##### TRECHO DO TEXTO

Reforma Trabalhista no Brasil: A Prevalência do Negociado sobre o Legislado e a Comparação com o Contrato Coletivo Italiano

AutorRoberto Vinícius Hartmann - Marco Antônio César Villatore
Páginas147-155

Page 147

Roberto Vinícius Hartmann *

Marco Antônio César Villatore **

Introdução

A temática da Reforma Trabalhista está na pauta de discussões de todos os estudiosos do Direito do Trabalho, principalmente após a promulgação pelo Presidente Michel Temer, da Lei n. 13.467, de 13 de julho de 2017 e que entrou em vigor em 11 de novembro de 2017.

Referida legislação é oriunda do Projeto de Lei n. 6.787, que foi apresentado pelo Poder Executivo em 23 de dezembro de 2016, com o intuito de promover alterações no Decreto-Lei n. 5.452/1943 (Consolidação das Leis do Trabalho) e nas Leis n. 6.019/1974, sobre Trabalho Temporário; n. 8.036/1990, que trata do Fundo de Garantia do Tempo de Serviço; e n. 8.212/1991, que versa sobre a Seguridade Social1.

As alterações efetivadas na legislação trabalhista vieram atreladas a um discurso que sempre vem à tona em momentos de crise, qual seja: o de que são necessárias mudanças na área trabalhista para que ocorra uma adequação da legislação aos tempos modernos em que vivemos, de modo que as empresas possam retomar o seu crescimento econômico com uma maior competitividade no mercado, mediante a geração de novos postos de trabalho.

Ocorre que a explicação dos defensores da Reforma Trabalhista está costumeiramente atrelada ao fantasma do desemprego, o que de fato há aflição por parte de toda a população, já que no primeiro trimestre de 2017, o Brasil atingiu a maior taxa de desocupação de sua história, atingindo o patamar de 13,6%, ou seja, 14.084.000 de brasileiros2.

Page 148

Houve uma relativa melhora no segundo semestre de 2017, quando atingiu 12,8% de desocupação, mas que somente se viabilizou em razão do aumento do número de empregados sem carteira de trabalho assinada e de trabalhadores por conta própria, já que o número de pessoas trabalhando com carteira assinada manteve-se estável, segundo dados do Instituto brasileiro de Geografia e Estatística (IBGE)3.

##########
##### MATERIAL REUNIDO

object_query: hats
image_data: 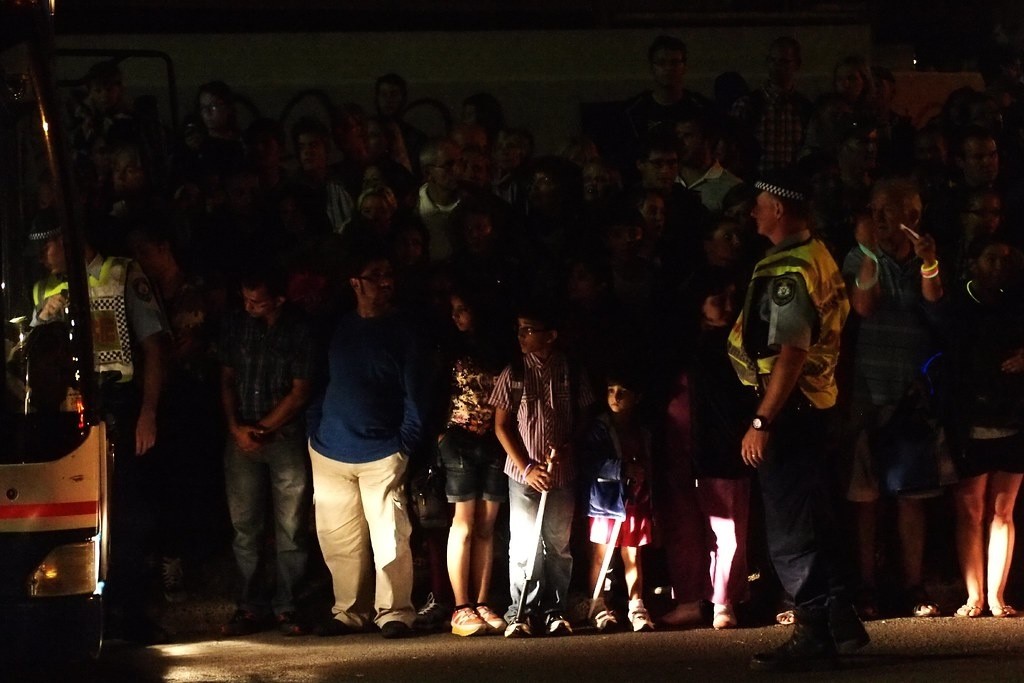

##########

[TAREFAS]
1. No texto sobre a Reforma Trabalhista, em que data a Lei n. 13.467 entrou em vigor?
2. Continue o texto sobre a Reforma Trabalhista a partir do ponto em que ele termina.

[RESPOSTAS]
1. Em 11 de novembro de 2017.

2.
Os dados são realmente preocupantes, principal-mente se verificarmos a análise entre os anos de 2002 até 2015 feitas pelo Instituto de Pesquisa Econômica Aplicada (IPEA)4, em que se constatava um decrescimento do desemprego, chegando a atingir, em 2014, o índice de 4,3% da população desempregada.

Mesmo assim, não se justifica a implementação de uma Reforma Trabalhista, pautada nos apelos do grande empresariado que almeja exclusivamente uma maior lucratividade e, portanto, preconiza a flexibilização da legislação, que, no Brasil, coincide significativamente com a precarização das relações de trabalho, impondo sobre os trabalhadores o ônus pelo decrescimento econômico.

Jorge Luiz Souto Maior afirma que a Reforma Trabalhista para além do desrespeito aos parâmetros democráticos em sua tramitação acaba impondo “uma enorme derrota aos trabalhadores, como se tivessem sido eles, ao longo da história do Brasil, grandes privilegiados e como se fossem, em razão de seus direitos (que nunca foram de fato cumpridos), os culpados da crise econômica”5.

Temos que outras alternativas poderiam ser utilizadas para a retomada do crescimento econômico, já que o problema não é trabalhista, muito embora diver-sos empregadores entendam que os direitos trabalhistas sejam um fardo muito árduo para suas empresas.

Sergio Pinto Martins sugere que poderiam ser reajustados os encargos sociais incidentes sobre a folha de pagamento dos empregados, uma vez que o salários pagos no Brasil não são altos, mas ter que pagar uma contribuição de 35,8% é excessivamente oneroso, sem se falar na tributação dos produtos que é altíssima e igualmente poderia ser diminuída6.

Tal assertiva de que o custo da mão de obra em nosso país é elevado, é desmantelado por Jorge Luiz Souto Maior ao afirmar que:

E nem se sustente que um custo menor gera mais empregos, pois, em 2016, o custo da hora trabalhada no Brasil, no setor industrial, chegou a U$ 2,90 por hora, enquanto que, na China, esse custo era de U$ 3,60 por hora, no mesmo período. Ocorre que o custo menor não ajudou a criar emprego no Brasil, pois a economia apresentou uma queda de 3,6% do PIB, enquanto o crescimento da China foi de 6,7% no ano [...]7.

Ademais, analisando os demais argumentos utilizados para a aprovação da Reforma Trabalhista, e que, diga-se de passagem, não se sustentam, temos a alegação da modernização da legislação, a qual estaria defasada para o tempo em que vivemos. Isso não é verdade, quando constatado que aproximadamente 80% dos artigos da Consolidação das Leis do Trabalho não estão mais em vigor, ou seja, “dos 921 artigos da CLT de 1943, apenas 188 continuam vigentes até hoje e praticamente nenhum destes fixa, digamos assim, custos aos empregadores”8.

A jurisprudência dos Tribunais Regionais e do Tribunal Superior do Trabalho tem estado constantemente debatendo as temáticas laborativas e fixando novos entendimentos que se adequem aos parâmetros de uma relação empregatícia vivenciada em pleno século XXI.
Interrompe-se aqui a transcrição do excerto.